**THE TASK**
Rewrite the entries below, substituting "viewer" for "camera" wherever it occurs and leaving everything else the same.

**DATA TO USE**
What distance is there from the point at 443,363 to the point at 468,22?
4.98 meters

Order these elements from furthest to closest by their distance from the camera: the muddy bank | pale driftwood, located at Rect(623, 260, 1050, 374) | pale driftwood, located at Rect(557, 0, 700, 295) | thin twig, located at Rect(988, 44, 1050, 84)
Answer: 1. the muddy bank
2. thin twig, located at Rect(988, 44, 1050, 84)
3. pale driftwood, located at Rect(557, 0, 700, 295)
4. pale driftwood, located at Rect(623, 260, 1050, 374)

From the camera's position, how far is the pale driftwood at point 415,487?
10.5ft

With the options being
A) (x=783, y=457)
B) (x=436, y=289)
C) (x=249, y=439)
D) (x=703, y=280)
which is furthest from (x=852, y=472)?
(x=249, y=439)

**EXERCISE ANSWER**
What distance is there from the point at 443,363 to the point at 468,22?
4.98 meters

Order these elements from furthest to closest by their distance from the viewer: the muddy bank | pale driftwood, located at Rect(623, 260, 1050, 374) | pale driftwood, located at Rect(557, 0, 700, 295) | thin twig, located at Rect(988, 44, 1050, 84)
Answer: 1. the muddy bank
2. thin twig, located at Rect(988, 44, 1050, 84)
3. pale driftwood, located at Rect(557, 0, 700, 295)
4. pale driftwood, located at Rect(623, 260, 1050, 374)

From the viewer's position, how far is the pale driftwood at point 415,487?
10.5ft

With the options being
A) (x=783, y=457)
B) (x=436, y=289)
C) (x=249, y=439)
D) (x=703, y=280)
which is furthest from (x=852, y=472)?
(x=249, y=439)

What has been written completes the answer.